Exercise requirements:
- A) In the forum post about implementing Gradient Origin Networks in Julia, to what size were the MNIST images linearly interpolated?
- B) Pick up the forum post about implementing Gradient Origin Networks in Julia and extend it from its final line onward.

Skip to content

Derivative of a Function That Includes @diff Macro #670

@BariscanBozkurt

Description

@BariscanBozkurt

Hello.

I am currently using Julia Versio 1.6.3 on a Platform "OS: Linux (x86_64-pc-linux-gnu) CPU: Intel(R) Xeon(R) Gold 6248 CPU @ 2.50GHz, GPU : CuDevice(0): Tesla T4". I am trying to implement a variational autoencoder called Gradient Origin Networks (GONs). GONs are introduced as a generative model which does not require encoders or hypernetworks. Assume Variational GON model called F. First, a zero vector z_0 is passed through the model F, and then the latent vector initialized as the minus gradient of the loss with respect to this zero vector. Therefore, the latent space is determined by only one gradient step. Let us call this latent vector as z. Then, the network parameters are optimized by using the loss with the reconstruction F(z).

I am currently performing my experiments on MNIST dataset where I linearly interpolated the images to the size of 32x32. The decoding and reparametrization functions are as follows. theta is a vector of model weights.

function reparametrize(mu, logvar)
    
    std = exp.(0.5 .* logvar)
    epsilon = convert(Atype, randn(F, size(mu)))
    z = mu .+ epsilon .* std
    
    return z
end

function decode(theta, z; batch_size = 64, training = true)
    
    mu = theta[1] * z .+ theta[2]
    logvar = theta[3] * z .+ theta[4]
    
    z = reparametrize(mu, logvar)
    
    z = reshape(z, (1, 1, nz, batch_size))
    z = deconv4(theta[5], z, mode = 1) .+ theta[6]
    z = batchnorm(z, bnmoments(), theta[7]; training = training)
    z = Knet.elu.(z)
    
    z = deconv4(theta[8], z, stride = 2, padding = 1, mode = 1) .+ theta[9]
    z = batchnorm(z, bnmoments(), theta[10]; training = training)
    z = Knet.elu.(z)

Extracted information:
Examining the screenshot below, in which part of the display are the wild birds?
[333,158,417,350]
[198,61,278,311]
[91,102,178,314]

...

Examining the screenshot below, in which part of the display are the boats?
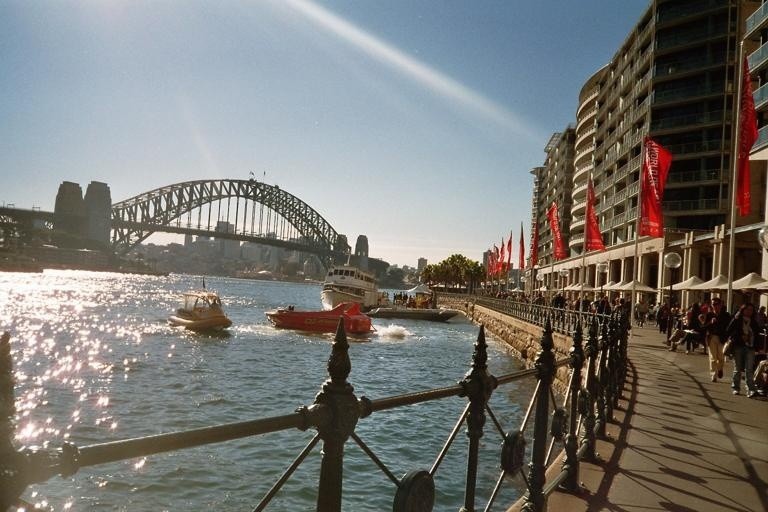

Responses per task:
- A) 32x32

- B)
    z = deconv4(theta[11], z, stride = 2, padding = 1, mode = 1) .+ theta[12]
    z = batchnorm(z, bnmoments(), theta[13]; training = training)
    z = Knet.elu.(z)
    
    z = deconv4(theta[14], z, stride = 2, padding = 1, mode = 1) .+ theta[15]
    x_hat = Knet.sigm.(z)
    
    return x_hat, mu, logvar
    
end

For the loss, it is used binary cross-entropy and KL-divergence. The code is given as follows.

function BCE(x_tensor,x_hat_tensor)
    x = mat(x_tensor)
    x_hat = mat(x_hat_tensor)
    return -mean(sum((x .* log.(x_hat .+ F(1e-10)) + (1 .- x) .* log.(1 .- x_hat .+ F(1e-10))), dims = 1))
end

function KLD(mu, logvar)
    var = exp.(logvar)
    std = sqrt.(var)
    KL = -0.5 * mean(sum(1 .+ logvar .- (mu .* mu) - exp.(logvar), dims = 1))
    return KL
end

function loss(theta, x, z)
    x_hat, mu, logvar = decode(theta, z)
    L = BCE(x, x_hat) + KLD(mu, logvar)
    return L
end

Since there are two steps for GON (1-) Use the gradient w.r.t. origin to determine the latent space z, 2-) Use latent space for reconstruction) I need to track all the gradient w.r.t. model weights from the steps (1) and (2). Therefore, I wrote the following decoding function and loss function for training purpose.

function decode_train(theta, x; batch_size = 64,training = true)
    origin = param(Atype(zeros(nz, batch_size)))

    derivative_origin = @diff loss(value.(theta), x, origin)
    dz = grad(derivative_origin, origin)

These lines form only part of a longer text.